To wit: someone proclaiming "I'm a doctor" or "I'm a lawyer" and then
providing medical or legal advice, without a medical or law license, probably
wouldn't be too surprised if they got into trouble. It wasn't that long ago
when being an engineer was in the same class. Saying you were an engineer
usually meant that you had qualified as a Professional Engineer, which in most
states requires work experience, a mentorship or internship with a practicing
PE, and a knowledge test.

Today, just about anyone can be an engineer. Heck, I call myself one most of
the time when people ask me what I do. I've asked around my office, and we do
indeed have two or three PE's out of a thousand-odd "engineers"; all of them
are in their 50's.

It feels like the engineering societies are fighting a rear-guard action, when
they should have gotten ahead of the game if they really wanted to protect the
term. Much like Realtors(TM) have done [and yes, the word is trademarked by
the trade association and is always supposed to be capitalized]

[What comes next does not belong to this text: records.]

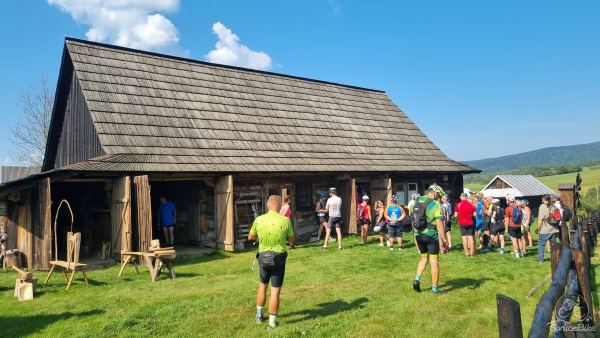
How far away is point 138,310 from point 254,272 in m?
3.31

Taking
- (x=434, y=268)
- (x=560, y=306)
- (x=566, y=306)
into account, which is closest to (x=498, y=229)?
(x=434, y=268)

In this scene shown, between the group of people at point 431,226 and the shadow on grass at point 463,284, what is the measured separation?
0.48 meters

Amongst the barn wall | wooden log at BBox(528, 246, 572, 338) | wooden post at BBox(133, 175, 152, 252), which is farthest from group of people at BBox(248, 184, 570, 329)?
the barn wall

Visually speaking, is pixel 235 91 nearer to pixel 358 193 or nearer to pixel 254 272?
pixel 358 193

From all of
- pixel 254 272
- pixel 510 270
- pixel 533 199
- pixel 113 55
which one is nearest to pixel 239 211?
pixel 254 272

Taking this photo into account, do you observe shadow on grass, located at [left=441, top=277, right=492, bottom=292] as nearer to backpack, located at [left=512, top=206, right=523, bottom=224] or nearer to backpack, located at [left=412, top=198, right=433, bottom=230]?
backpack, located at [left=412, top=198, right=433, bottom=230]

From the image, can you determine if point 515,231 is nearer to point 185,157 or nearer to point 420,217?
point 420,217

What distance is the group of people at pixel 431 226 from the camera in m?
5.79

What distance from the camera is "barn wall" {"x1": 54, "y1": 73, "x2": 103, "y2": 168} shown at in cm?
1305

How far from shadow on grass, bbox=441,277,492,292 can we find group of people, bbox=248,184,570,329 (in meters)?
0.48

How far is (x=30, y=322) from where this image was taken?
20.5 feet

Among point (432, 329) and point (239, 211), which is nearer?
point (432, 329)

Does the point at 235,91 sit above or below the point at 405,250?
above

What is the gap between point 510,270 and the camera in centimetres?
927
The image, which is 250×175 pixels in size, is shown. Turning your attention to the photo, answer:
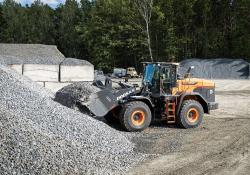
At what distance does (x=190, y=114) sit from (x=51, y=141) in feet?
22.2

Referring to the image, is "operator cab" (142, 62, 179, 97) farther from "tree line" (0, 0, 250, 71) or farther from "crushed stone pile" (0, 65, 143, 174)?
"tree line" (0, 0, 250, 71)

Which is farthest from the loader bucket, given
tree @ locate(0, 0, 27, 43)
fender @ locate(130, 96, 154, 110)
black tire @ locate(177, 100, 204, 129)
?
tree @ locate(0, 0, 27, 43)

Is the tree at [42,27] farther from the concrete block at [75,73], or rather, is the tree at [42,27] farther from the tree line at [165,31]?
the concrete block at [75,73]

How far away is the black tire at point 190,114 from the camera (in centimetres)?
1389

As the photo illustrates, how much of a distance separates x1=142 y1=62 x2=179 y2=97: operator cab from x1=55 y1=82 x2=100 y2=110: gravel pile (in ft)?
6.81

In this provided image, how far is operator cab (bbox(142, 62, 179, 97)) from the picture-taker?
13938 millimetres

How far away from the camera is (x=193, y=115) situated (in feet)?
46.6

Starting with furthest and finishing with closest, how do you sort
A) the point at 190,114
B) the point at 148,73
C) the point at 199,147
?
the point at 148,73 < the point at 190,114 < the point at 199,147

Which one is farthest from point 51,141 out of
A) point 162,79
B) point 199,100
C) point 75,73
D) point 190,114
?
Result: point 75,73

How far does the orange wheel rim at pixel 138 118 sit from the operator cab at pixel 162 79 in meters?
1.03

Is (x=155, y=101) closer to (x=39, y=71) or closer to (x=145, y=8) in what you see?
(x=39, y=71)

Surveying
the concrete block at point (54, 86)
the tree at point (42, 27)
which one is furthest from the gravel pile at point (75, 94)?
the tree at point (42, 27)

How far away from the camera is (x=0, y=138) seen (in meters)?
8.00

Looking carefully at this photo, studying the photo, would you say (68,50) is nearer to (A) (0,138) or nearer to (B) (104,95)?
(B) (104,95)
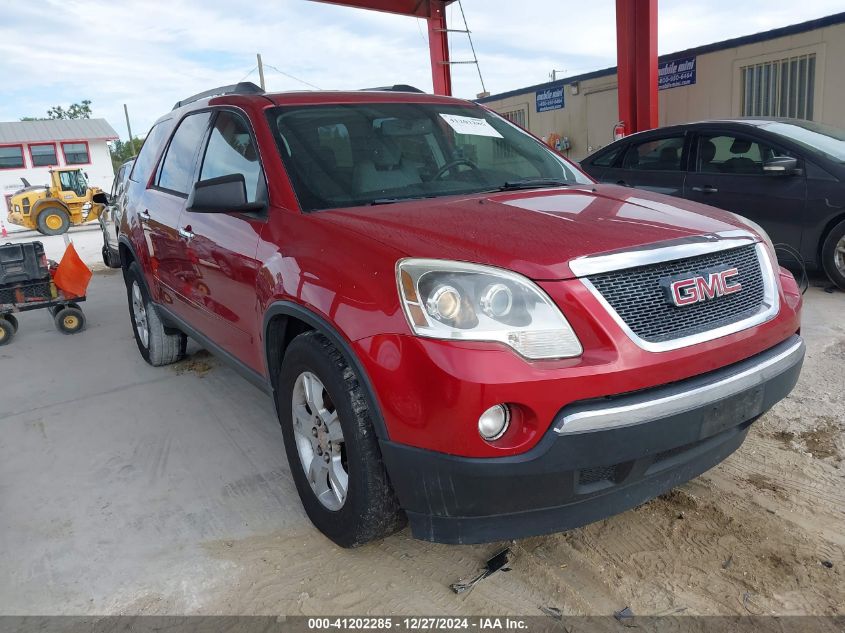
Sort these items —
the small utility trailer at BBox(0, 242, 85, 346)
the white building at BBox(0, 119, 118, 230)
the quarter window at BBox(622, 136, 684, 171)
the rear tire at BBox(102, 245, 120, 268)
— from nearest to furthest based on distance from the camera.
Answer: the small utility trailer at BBox(0, 242, 85, 346) < the quarter window at BBox(622, 136, 684, 171) < the rear tire at BBox(102, 245, 120, 268) < the white building at BBox(0, 119, 118, 230)

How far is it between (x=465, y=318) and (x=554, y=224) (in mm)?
557

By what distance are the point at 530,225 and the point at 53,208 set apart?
23.2 m

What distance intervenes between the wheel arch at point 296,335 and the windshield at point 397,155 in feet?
1.43

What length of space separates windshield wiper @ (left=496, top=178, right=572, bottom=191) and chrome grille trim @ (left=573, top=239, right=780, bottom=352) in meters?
0.92

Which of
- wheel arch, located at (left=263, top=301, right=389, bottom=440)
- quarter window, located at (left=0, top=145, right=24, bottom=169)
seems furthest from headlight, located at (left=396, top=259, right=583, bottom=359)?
quarter window, located at (left=0, top=145, right=24, bottom=169)

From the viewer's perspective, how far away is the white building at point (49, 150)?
35875mm

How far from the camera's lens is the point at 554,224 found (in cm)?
229

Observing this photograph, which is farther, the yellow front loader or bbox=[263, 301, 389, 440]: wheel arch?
the yellow front loader

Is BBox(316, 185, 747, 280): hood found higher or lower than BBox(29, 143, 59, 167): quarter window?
lower

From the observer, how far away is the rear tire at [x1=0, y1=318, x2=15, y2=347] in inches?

However -- the real absurdity is that he was speaking on his own behalf, not
falsely representing or advising clients for money. To me, sanctioning him for
doing some solid math and physics is ludicrous overreach, and clearly the
court agrees.

------
trendia
Temporarily.

> a federal judge gave Järlström the temporary right to call himself an
> engineer, pending the results of his case.